I've had quite a few people argue with me that it's Stratasys and 3DS

I’ve had quite a few people argue with me that it’s Stratasys and 3DS driving 3D printing forward. I’ve only got one thing to say to them: “nuh uh!”
http://www.3ders.org/articles/20160406-desktop-3d-printer-sales-up-lead-global-market-as-industrial-3d-printer-shipments-drop.html

It depends what you mean by “driving 3D printing forward.”

What’s happening in desktop is the commoditization of the hardware, It’s cutting into kit builders as now the scale is such that it’s less expensive to get a lower end complete machine. Regardless of the spin they put on 22% growth (witch is still pretty good), over the last few years growth in the segment has been well into triple digits, What is happening is the growth in desktop is slowing considerably and consolidating . something that press release doesn’t mention. What’s happened is that the low end of the market has matured.

Driving the market doesn’t mean selling the most units. In terms of revenue and technology the big players, and I’d include Carbon and Form in that, account for far more revenue, better margins and technological advances. The unit growth is in desktop but the margin growth and tech advances are in commercial machines. Boeing, NIke, SpaceX or GM aren’t using import desktop machines to produce parts. While there may be some in the R&D labs, actual production runs are being are still the domain of basically two companies.

As with any marketing hypes, it is important to realise that each industry will have multiple metrics. In this article, I see unit shipment and printer revenue, both useful ones. Then total build capability could be another for 3D printing. At some point, replacement rate will become meaningful. And so on.

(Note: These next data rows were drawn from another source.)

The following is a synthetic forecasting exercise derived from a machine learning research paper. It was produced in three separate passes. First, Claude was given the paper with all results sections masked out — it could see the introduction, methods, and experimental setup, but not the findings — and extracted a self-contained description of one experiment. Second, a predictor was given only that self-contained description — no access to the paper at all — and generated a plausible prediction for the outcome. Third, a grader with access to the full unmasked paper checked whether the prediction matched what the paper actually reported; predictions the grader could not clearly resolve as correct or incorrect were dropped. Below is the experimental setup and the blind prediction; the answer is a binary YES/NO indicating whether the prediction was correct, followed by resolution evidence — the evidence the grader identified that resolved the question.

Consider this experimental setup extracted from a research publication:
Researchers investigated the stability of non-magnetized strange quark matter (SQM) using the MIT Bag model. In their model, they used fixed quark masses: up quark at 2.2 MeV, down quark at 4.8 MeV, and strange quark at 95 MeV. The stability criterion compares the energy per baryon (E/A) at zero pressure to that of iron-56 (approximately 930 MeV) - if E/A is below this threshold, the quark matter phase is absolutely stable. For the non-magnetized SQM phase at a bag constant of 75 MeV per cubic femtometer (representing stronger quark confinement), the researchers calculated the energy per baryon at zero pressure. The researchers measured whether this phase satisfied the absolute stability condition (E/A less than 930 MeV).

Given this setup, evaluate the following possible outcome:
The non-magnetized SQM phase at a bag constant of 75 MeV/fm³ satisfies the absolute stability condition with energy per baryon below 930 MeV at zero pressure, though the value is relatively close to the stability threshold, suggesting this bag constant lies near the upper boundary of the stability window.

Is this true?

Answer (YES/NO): NO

@dstevens_lv , the only applicable metric I’m concerned with is mindshare. If you’re selling millions of dollars of machines to Lockheed Martin, and nobody knows about your tech otherwise, is it really a success? Only if you use money as your metric of success. I don’t. Most of the time I end up despising and distancing myself as far away from the people who do.

Getting more people into STE(A)M/Tech fields is a far more noble goal than making millions of dollars. Having an arena which hundreds if not thousands of companies can compete on equal footing, also a far more noble goal. Stratasys and 3DS simply locks those behind golden gates which nobody is allowed to open unless they have the requisite treasure chest.